··· Data excerpts

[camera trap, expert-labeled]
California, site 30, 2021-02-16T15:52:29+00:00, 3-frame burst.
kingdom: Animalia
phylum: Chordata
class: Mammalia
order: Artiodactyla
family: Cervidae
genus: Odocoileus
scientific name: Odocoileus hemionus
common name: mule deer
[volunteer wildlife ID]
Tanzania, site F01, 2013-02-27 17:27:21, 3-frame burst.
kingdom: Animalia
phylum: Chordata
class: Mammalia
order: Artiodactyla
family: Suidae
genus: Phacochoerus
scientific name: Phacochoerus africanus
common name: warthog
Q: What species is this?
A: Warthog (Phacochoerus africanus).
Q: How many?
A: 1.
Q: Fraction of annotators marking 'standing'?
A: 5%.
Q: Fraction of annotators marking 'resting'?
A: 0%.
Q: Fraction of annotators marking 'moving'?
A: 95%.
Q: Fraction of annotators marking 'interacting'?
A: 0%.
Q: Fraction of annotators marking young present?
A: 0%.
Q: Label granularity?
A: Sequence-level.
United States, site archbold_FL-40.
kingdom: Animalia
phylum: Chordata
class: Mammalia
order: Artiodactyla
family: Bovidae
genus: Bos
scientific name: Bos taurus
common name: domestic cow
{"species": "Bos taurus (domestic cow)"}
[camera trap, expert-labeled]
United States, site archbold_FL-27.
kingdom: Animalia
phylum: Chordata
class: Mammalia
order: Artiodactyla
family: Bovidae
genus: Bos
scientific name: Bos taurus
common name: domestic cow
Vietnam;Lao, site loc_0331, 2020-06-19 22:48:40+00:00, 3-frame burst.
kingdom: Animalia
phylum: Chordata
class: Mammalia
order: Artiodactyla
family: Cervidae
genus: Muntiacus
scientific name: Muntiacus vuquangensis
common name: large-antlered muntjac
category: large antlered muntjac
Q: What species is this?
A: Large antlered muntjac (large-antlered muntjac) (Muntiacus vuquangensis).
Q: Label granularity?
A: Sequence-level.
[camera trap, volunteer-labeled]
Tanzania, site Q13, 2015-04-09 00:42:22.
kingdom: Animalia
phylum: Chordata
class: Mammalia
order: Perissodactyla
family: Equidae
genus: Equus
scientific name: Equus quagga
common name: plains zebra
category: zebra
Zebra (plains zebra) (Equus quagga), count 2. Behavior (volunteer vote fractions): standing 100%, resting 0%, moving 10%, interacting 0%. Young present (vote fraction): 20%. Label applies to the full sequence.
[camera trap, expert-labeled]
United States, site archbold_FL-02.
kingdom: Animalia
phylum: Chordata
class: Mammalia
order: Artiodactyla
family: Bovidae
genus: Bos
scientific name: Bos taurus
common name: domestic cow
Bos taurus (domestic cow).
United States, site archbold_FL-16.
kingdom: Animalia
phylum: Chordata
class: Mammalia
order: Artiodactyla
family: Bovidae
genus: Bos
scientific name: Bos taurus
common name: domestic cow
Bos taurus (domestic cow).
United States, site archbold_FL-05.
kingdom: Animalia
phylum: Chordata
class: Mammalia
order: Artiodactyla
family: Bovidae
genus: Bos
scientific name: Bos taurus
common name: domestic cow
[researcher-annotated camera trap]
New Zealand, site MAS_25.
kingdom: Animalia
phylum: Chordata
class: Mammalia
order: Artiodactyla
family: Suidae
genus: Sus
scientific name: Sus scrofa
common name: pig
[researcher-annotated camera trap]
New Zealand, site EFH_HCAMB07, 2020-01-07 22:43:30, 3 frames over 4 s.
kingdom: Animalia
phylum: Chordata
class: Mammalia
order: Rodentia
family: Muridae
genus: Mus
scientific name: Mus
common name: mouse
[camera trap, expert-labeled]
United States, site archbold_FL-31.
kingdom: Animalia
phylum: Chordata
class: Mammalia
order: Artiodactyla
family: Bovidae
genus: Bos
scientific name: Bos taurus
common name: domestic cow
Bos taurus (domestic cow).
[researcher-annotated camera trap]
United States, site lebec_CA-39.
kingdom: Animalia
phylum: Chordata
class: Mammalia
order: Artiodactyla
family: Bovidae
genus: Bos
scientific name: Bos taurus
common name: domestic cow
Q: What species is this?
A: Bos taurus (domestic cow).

······

_What you need to do_. Among the records above, repeat exactly the line with "family: Equidae", the line with "United States, site archbold_FL-02.", and every line in between, and only those.

_Answer box_.
family: Equidae
genus: Equus
scientific name: Equus quagga
common name: plains zebra
category: zebra
Zebra (plains zebra) (Equus quagga), count 2. Behavior (volunteer vote fractions): standing 100%, resting 0%, moving 10%, interacting 0%. Young present (vote fraction): 20%. Label applies to the full sequence.
[camera trap, expert-labeled]
United States, site archbold_FL-02.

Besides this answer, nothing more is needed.